━━ PASSAGE

Bouchercon is an annual convention of creators and devotees of mystery and detective fiction. It is named in honour of writer, reviewer, and editor Anthony Boucher; also the inspiration for the Anthony Awards, which have been issued at the convention since 1986. This page details Bouchercon XLII and the 26th Anthony Awards ceremony.

Bouchercon
The convention was held in the Renaissance St. Louis Grand Hotel of Saint Louis, Missouri, on September 15, 2011, and ran until September 18. The event was chaired by publisher and editors of Crimespree magazine, Jon Jordan. David Thompson, the co-owner of Houston bookstore "Murder by the Book" was also supposed to chair, however died before the event.

Special guests
Lifetime Achievement award — Sara Paretsky
American Guests of Honor — Robert Crais & Charlaine Harris
International Guests of Honor — Colin Cotterill & Val McDermid
Fan Guests of Honor — Kate Stine & Brian Skupin
Toastmaster — Ridley Pearson
Special Guests (local living legends) — Bob Randisi & John Lutz
The David Thompson Memorial Special Service award — Ali Karim

Anthony Awards
The following list details the awards distributed at the twenty-sixth annual Anthony Awards ceremony.

━━━━

WHAT TO PRODUCE
Summarize the Bouchercon passage in two sentences. The records that follow play no part in this exercise.

━━ DATA SUPPLIED

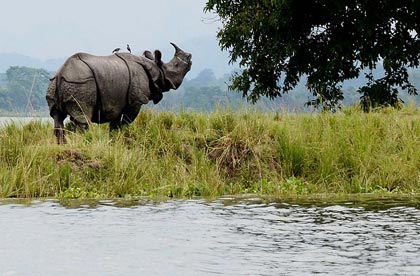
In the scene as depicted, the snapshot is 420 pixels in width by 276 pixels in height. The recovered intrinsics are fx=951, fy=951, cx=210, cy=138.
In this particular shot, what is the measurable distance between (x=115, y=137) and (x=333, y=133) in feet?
9.09

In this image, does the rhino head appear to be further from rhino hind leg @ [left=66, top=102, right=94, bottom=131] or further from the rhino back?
rhino hind leg @ [left=66, top=102, right=94, bottom=131]

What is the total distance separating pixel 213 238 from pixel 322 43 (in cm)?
1646

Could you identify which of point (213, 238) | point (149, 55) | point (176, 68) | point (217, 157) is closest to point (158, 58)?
point (149, 55)

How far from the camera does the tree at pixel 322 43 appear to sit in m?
20.0

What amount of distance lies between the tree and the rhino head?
5.24 metres

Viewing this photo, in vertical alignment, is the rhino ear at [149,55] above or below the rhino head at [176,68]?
above

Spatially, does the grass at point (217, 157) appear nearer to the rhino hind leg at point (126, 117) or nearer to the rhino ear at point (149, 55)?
the rhino hind leg at point (126, 117)

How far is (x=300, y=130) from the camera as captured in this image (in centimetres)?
1205

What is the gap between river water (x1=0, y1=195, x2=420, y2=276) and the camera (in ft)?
14.8

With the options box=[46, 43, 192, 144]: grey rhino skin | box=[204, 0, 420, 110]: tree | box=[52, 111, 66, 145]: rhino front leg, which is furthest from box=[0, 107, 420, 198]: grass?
box=[204, 0, 420, 110]: tree

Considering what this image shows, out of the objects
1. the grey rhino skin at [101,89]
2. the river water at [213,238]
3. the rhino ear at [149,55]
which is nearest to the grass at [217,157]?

━━━━

ANSWER TO THE EXERCISE
Bouchercon is an annual convention of creators and devotees of mystery and detective fiction, named for Anthony Boucher, and the passage covers Bouchercon XLII and the 26th Anthony Awards ceremony. The convention was held at the Renaissance St. Louis Grand Hotel in Saint Louis, Missouri, from September 15 to September 18, 2011, with Jon Jordan as chair and Sara Paretsky receiving the Lifetime Achievement award.